3.3. Metode Penelitian
Merancang dan membuat alat penyerut ubikayu. Penelitian tahap uji coba alat pada penyerut ubikayu
yang sudah dikupas dan dicuci sampai bersih kemudian dilakukan pengujian kinerja mesin, serta
efisiensi penyerutan dan tingkat putaran mesin, kemiringan umpan bahan dengan perlakuan diulang tiga-
lima kali pengujian.
3.4. Pembuatan Mesin
Pembuatan mesin mekanis dilaksanakan di Bengkel LIPI, Besi Cor Lampung yang berkedudukan di
Lampung Selatan dan di Bengkel Bapak Samsudin di jalan Morotai. Pembuatan mesin mekanis beberapa
tahapan yaitu pembuatan gambar teknik, penyiapan peralatan dan bahan, pembuatan mesin, finishing dan
pengujian mesin hasil rancangan.
3.5. Pengujian Mesin
Pengujian mesin yang dilakukan meliputi penentuan penyerutan dan posisi, bahan yang dimasukkan
pada posisi mendatar dan yang sesuai dengan posisi pengujian yang tepat dan baik, putaran juga
menentukan hasil dari penyerutan. Pada proses pengujian mesin dilakukan dengan perlakuan terhadap
alat penyerut dan bahan baku.
Langkah-langkah pada pengujian selanjutnya perlu diamati yaitu antara lain
a. Posisi kedudukan hopper pada waktu pengujian mendatar
b. Pengamatan hasil serutan seperti yang telah diinginkan dengan panjang yang besarnya > 5 cm
3.5.1. Pengujian Kapasitas Mesin
Pengujian ini dilakukan sebagai berikut melakukan penimbangan bahan baku yang sudah dikupas
(ubikayu 1 kg per ulangan), kemudian dimasukan ke dalam hopper selanjutnya proses penyerut
dilakukan putaran 47-60 rpm.

________________________

= Daftar Tugas =
1) Tuliskan ulang tanpa perubahan bagian teks tentang mesin penyerut ubikayu yang dibuka dengan kata-kata "Langkah-langkah pada pengujian" dan ditutup dengan "putaran 47-60 rpm.".
2) Teruskan teks tentang mesin penyerut ubikayu, mulai setelah kalimat terakhirnya.
Data di bawah ini diambil dari sumber yang berbeda.

= Data yang Dikaji =
________________________

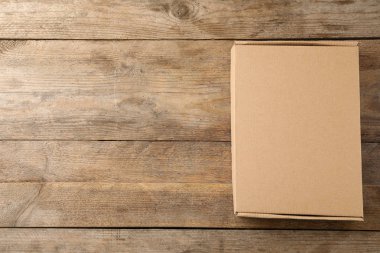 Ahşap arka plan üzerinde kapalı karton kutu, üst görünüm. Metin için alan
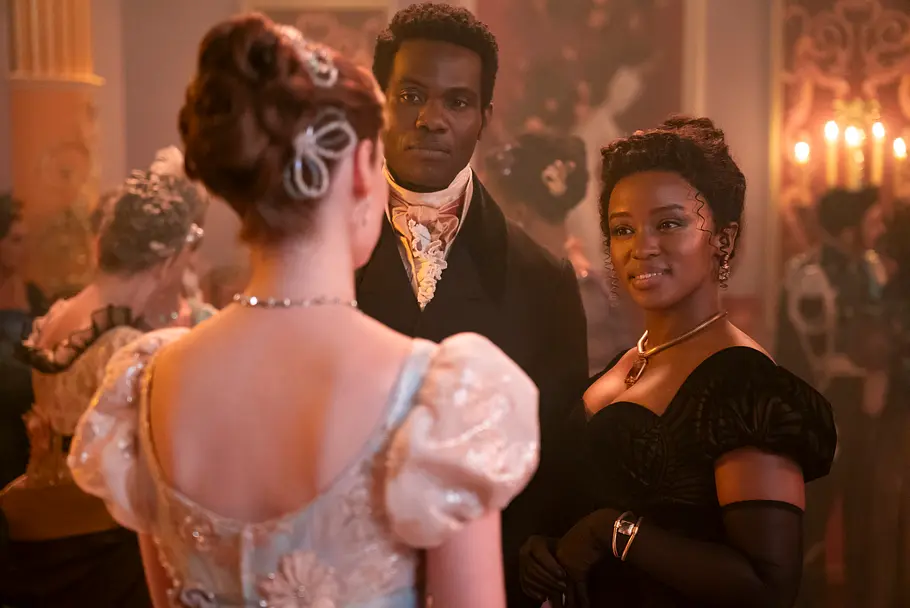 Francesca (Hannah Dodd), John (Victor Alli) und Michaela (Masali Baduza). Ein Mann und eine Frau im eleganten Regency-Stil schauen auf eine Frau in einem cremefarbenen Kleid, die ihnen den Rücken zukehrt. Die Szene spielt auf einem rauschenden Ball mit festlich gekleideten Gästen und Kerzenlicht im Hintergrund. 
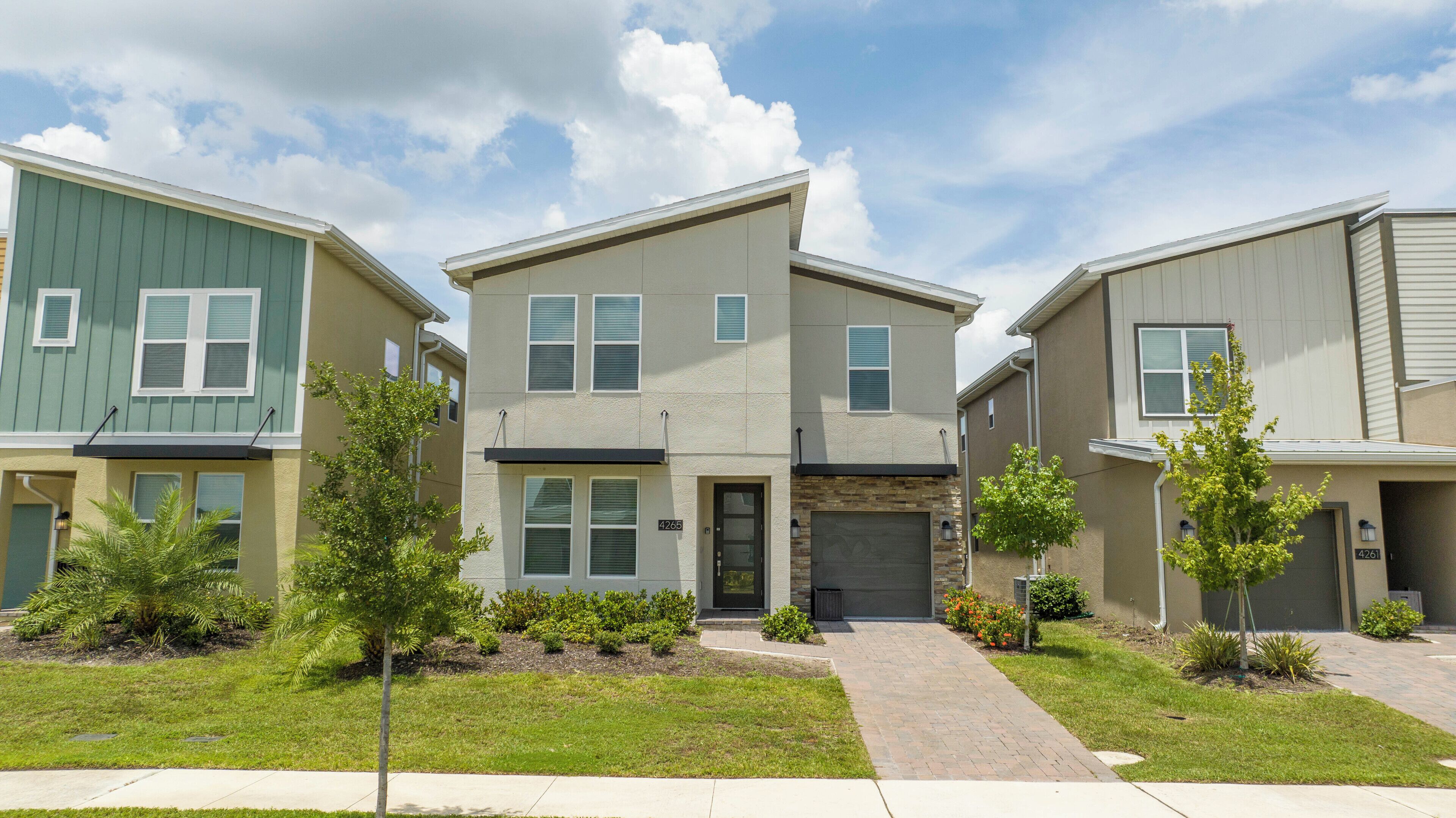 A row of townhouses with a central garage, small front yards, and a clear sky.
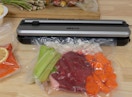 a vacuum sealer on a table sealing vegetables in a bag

________________________

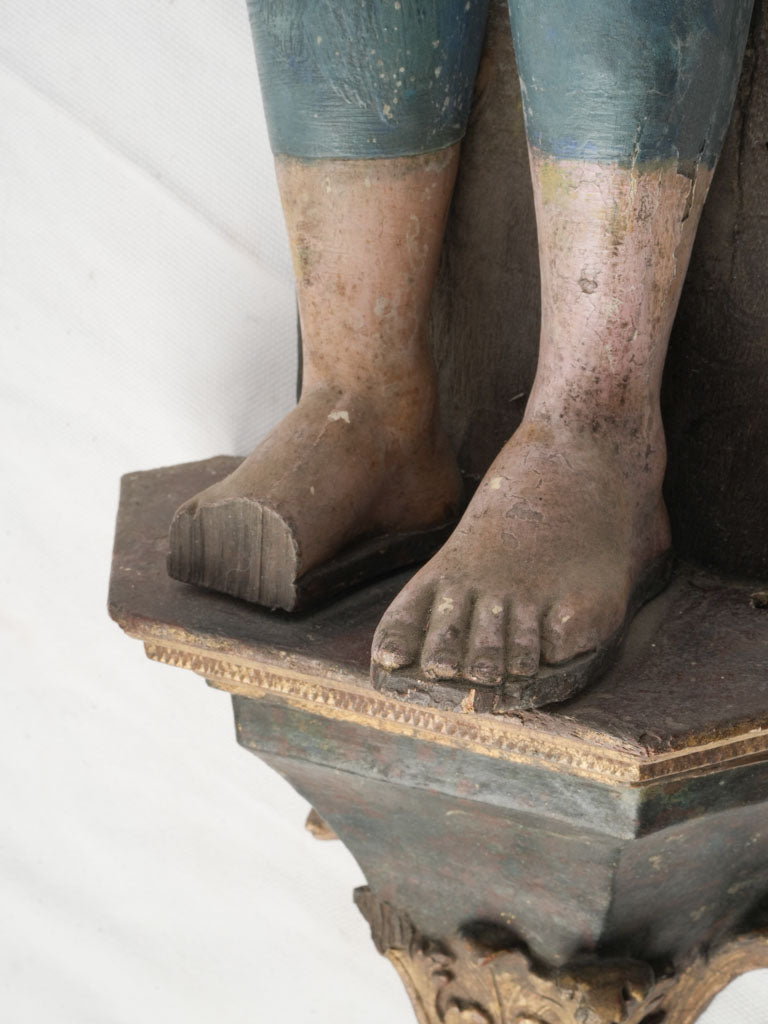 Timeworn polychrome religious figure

________________________

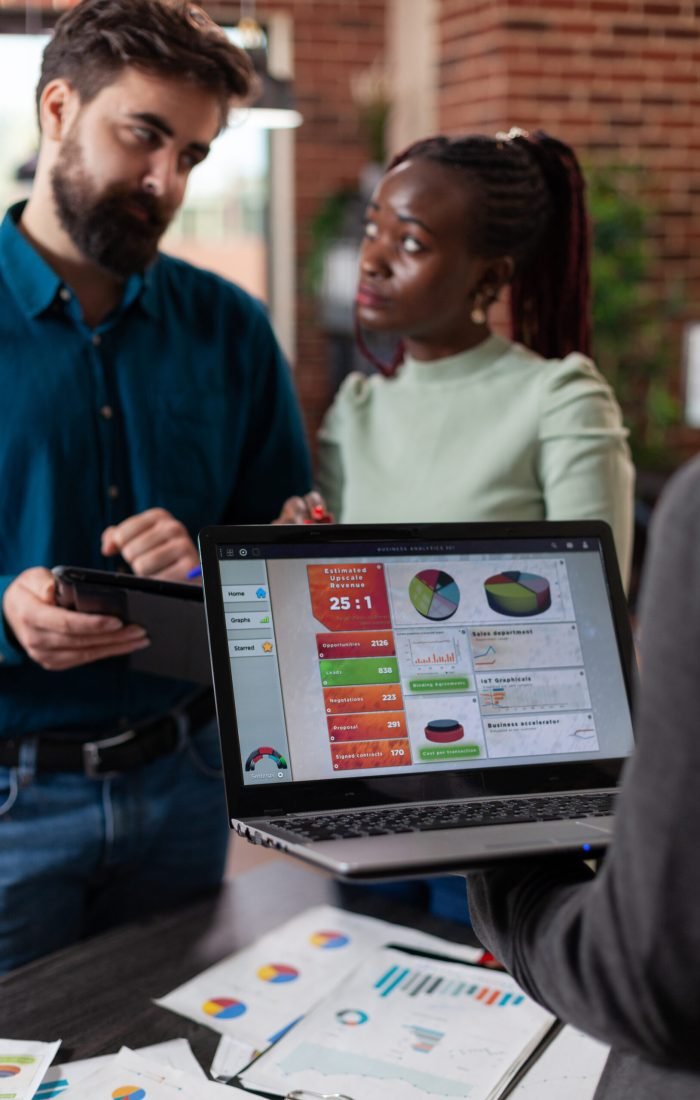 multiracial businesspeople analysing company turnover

________________________

= Hasil Tugas =
1)
Langkah-langkah pada pengujian selanjutnya perlu diamati yaitu antara lain
a. Posisi kedudukan hopper pada waktu pengujian mendatar
b. Pengamatan hasil serutan seperti yang telah diinginkan dengan panjang yang besarnya > 5 cm
3.5.1. Pengujian Kapasitas Mesin
Pengujian ini dilakukan sebagai berikut melakukan penimbangan bahan baku yang sudah dikupas
(ubikayu 1 kg per ulangan), kemudian dimasukan ke dalam hopper selanjutnya proses penyerut
dilakukan putaran 47-60 rpm.

2)
Pada langkah selanjutnya adalah :
Mencatat waktu awal penyerutan berlangsung sampai pada akhir proses penyerutan sehingga dapat
diketahui waktu yang optimal.
3.5.2. Metode Pengujian
Metode pengujian dilakukan beberapa kali pengujian terhadap bahan baku. Pertama-tama memilih bahan
baku yang baru dan baik kira-kira mempunyai diameter (d) 50 mm dan panjang (l) 120 mm, kemudian
bahan baku dimasukkan ke dalam hopper atau dudukan bahan baku kemudian handel diputar dengan
putaran searah jarum jam kemudian pada saat diputar bahan baku secara terus- menerus bergeser ke alat
penyerut dan bahan singkong sampai menipis sampai tidak dapat diserut lagi. Selanjutnya mesin
dihentikan dan di lanjutkan ke bahan baku yang berikutnya sampai beberapa kali pengujian, dilakukan
sampai tidak dapat diserut lagi.
3.5.3. Pelaksanaan Penelitian
Pelaksanaan penelitian dilaksanakan setelah mesin sudah selesai dibuat dan disetel sehingga mesin dapat
dihidupkan dan penyerut berputar, selanjutnya bahan baku setelah diserut dapat dilihat hasilnya
kemudian di timbang dan berikutnya dicatat diambil data-datanya, pada penelitian ini putaran alat kita
sesuaikan pada putaran yang di rancang yaitu 47-60 putaran permenit. Pelaksanaan pengujian juga
sudah dilakukan pada bengkel Teknik Pertanian UNILA.
3.6. Analisis Teknis
Poros dan Pasak
Poros merupakan salah satu bagian yang terpnting dari setiap mesin. Peran utama dalam transmisi
seperti itu di pegang oleh poros. Poros transmisi pada alat penyerut ubikayu ini akan mendapat beban
puntir murni atau puntir dan lentur. Tenaga yang ditransmisikan kepada poros ini melalui roda gigi
reduksi dan sabuk transmisi ke penyerut.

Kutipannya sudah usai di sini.